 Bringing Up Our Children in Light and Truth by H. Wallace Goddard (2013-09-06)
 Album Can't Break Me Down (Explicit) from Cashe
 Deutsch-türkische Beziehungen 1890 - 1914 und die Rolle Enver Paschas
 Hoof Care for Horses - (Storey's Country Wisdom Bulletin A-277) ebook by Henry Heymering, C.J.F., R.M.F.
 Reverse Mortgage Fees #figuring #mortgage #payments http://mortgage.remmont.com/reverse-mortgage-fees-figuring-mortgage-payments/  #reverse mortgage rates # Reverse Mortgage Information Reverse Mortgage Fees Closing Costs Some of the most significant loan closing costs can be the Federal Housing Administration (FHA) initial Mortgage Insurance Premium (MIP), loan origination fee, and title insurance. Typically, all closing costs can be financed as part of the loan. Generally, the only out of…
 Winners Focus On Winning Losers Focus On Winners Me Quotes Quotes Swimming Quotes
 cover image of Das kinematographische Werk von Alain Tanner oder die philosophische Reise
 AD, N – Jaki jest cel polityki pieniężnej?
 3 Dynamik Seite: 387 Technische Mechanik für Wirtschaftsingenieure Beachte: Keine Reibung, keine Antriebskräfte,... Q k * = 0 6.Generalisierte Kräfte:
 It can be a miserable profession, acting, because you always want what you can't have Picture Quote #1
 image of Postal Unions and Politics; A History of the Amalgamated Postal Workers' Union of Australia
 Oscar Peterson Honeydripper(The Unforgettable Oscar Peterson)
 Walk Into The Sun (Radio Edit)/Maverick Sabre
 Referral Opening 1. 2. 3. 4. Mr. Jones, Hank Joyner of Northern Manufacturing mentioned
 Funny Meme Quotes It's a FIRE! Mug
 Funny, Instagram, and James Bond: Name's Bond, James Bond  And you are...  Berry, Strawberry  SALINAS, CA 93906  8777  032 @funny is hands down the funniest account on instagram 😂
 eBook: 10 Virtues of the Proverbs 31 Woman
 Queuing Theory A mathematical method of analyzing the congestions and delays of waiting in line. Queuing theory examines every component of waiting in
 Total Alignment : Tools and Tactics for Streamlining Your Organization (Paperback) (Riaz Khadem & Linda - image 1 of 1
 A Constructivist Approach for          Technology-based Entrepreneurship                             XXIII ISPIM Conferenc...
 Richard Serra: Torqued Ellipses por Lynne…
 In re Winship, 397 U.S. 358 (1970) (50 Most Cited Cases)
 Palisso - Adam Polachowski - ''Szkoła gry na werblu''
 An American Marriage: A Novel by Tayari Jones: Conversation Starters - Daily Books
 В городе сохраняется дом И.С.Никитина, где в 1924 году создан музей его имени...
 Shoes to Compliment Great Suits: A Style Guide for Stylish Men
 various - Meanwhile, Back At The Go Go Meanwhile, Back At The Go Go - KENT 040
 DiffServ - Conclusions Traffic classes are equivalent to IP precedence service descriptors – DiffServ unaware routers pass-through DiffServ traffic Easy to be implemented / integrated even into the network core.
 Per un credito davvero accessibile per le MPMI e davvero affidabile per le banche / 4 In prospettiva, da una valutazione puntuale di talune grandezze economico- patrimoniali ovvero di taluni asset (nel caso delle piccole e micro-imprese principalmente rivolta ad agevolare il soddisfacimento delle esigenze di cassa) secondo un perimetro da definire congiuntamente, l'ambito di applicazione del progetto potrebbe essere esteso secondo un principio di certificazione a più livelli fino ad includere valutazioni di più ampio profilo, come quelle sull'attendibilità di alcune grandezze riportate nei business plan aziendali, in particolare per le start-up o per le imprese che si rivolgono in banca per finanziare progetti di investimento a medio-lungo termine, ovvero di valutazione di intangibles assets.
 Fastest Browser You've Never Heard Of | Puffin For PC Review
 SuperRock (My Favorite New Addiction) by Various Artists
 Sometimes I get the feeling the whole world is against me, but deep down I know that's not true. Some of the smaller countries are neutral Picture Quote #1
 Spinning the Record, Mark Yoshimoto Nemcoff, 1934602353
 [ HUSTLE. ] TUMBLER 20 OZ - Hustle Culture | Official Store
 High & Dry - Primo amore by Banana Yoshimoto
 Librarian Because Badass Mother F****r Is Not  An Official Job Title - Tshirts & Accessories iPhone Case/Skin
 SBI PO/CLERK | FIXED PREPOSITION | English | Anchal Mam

——————————

Would you write out all of the data exactly as given?

 Bringing Up Our Children in Light and Truth by H. Wallace Goddard (2013-09-06)
 Album Can't Break Me Down (Explicit) from Cashe
 Deutsch-türkische Beziehungen 1890 - 1914 und die Rolle Enver Paschas
 Hoof Care for Horses - (Storey's Country Wisdom Bulletin A-277) ebook by Henry Heymering, C.J.F., R.M.F.
 Reverse Mortgage Fees #figuring #mortgage #payments http://mortgage.remmont.com/reverse-mortgage-fees-figuring-mortgage-payments/  #reverse mortgage rates # Reverse Mortgage Information Reverse Mortgage Fees Closing Costs Some of the most significant loan closing costs can be the Federal Housing Administration (FHA) initial Mortgage Insurance Premium (MIP), loan origination fee, and title insurance. Typically, all closing costs can be financed as part of the loan. Generally, the only out of…
 Winners Focus On Winning Losers Focus On Winners Me Quotes Quotes Swimming Quotes
 cover image of Das kinematographische Werk von Alain Tanner oder die philosophische Reise
 AD, N – Jaki jest cel polityki pieniężnej?
 3 Dynamik Seite: 387 Technische Mechanik für Wirtschaftsingenieure Beachte: Keine Reibung, keine Antriebskräfte,... Q k * = 0 6.Generalisierte Kräfte:
 It can be a miserable profession, acting, because you always want what you can't have Picture Quote #1
 image of Postal Unions and Politics; A History of the Amalgamated Postal Workers' Union of Australia
 Oscar Peterson Honeydripper(The Unforgettable Oscar Peterson)
 Walk Into The Sun (Radio Edit)/Maverick Sabre
 Referral Opening 1. 2. 3. 4. Mr. Jones, Hank Joyner of Northern Manufacturing mentioned
 Funny Meme Quotes It's a FIRE! Mug
 Funny, Instagram, and James Bond: Name's Bond, James Bond  And you are...  Berry, Strawberry  SALINAS, CA 93906  8777  032 @funny is hands down the funniest account on instagram 😂
 eBook: 10 Virtues of the Proverbs 31 Woman
 Queuing Theory A mathematical method of analyzing the congestions and delays of waiting in line. Queuing theory examines every component of waiting in
 Total Alignment : Tools and Tactics for Streamlining Your Organization (Paperback) (Riaz Khadem & Linda - image 1 of 1
 A Constructivist Approach for          Technology-based Entrepreneurship                             XXIII ISPIM Conferenc...
 Richard Serra: Torqued Ellipses por Lynne…
 In re Winship, 397 U.S. 358 (1970) (50 Most Cited Cases)
 Palisso - Adam Polachowski - ''Szkoła gry na werblu''
 An American Marriage: A Novel by Tayari Jones: Conversation Starters - Daily Books
 В городе сохраняется дом И.С.Никитина, где в 1924 году создан музей его имени...
 Shoes to Compliment Great Suits: A Style Guide for Stylish Men
 various - Meanwhile, Back At The Go Go Meanwhile, Back At The Go Go - KENT 040
 DiffServ - Conclusions Traffic classes are equivalent to IP precedence service descriptors – DiffServ unaware routers pass-through DiffServ traffic Easy to be implemented / integrated even into the network core.
 Per un credito davvero accessibile per le MPMI e davvero affidabile per le banche / 4 In prospettiva, da una valutazione puntuale di talune grandezze economico- patrimoniali ovvero di taluni asset (nel caso delle piccole e micro-imprese principalmente rivolta ad agevolare il soddisfacimento delle esigenze di cassa) secondo un perimetro da definire congiuntamente, l'ambito di applicazione del progetto potrebbe essere esteso secondo un principio di certificazione a più livelli fino ad includere valutazioni di più ampio profilo, come quelle sull'attendibilità di alcune grandezze riportate nei business plan aziendali, in particolare per le start-up o per le imprese che si rivolgono in banca per finanziare progetti di investimento a medio-lungo termine, ovvero di valutazione di intangibles assets.
 Fastest Browser You've Never Heard Of | Puffin For PC Review
 SuperRock (My Favorite New Addiction) by Various Artists
 Sometimes I get the feeling the whole world is against me, but deep down I know that's not true. Some of the smaller countries are neutral Picture Quote #1
 Spinning the Record, Mark Yoshimoto Nemcoff, 1934602353
 [ HUSTLE. ] TUMBLER 20 OZ - Hustle Culture | Official Store
 High & Dry - Primo amore by Banana Yoshimoto
 Librarian Because Badass Mother F****r Is Not  An Official Job Title - Tshirts & Accessories iPhone Case/Skin
 SBI PO/CLERK | FIXED PREPOSITION | English | Anchal Mam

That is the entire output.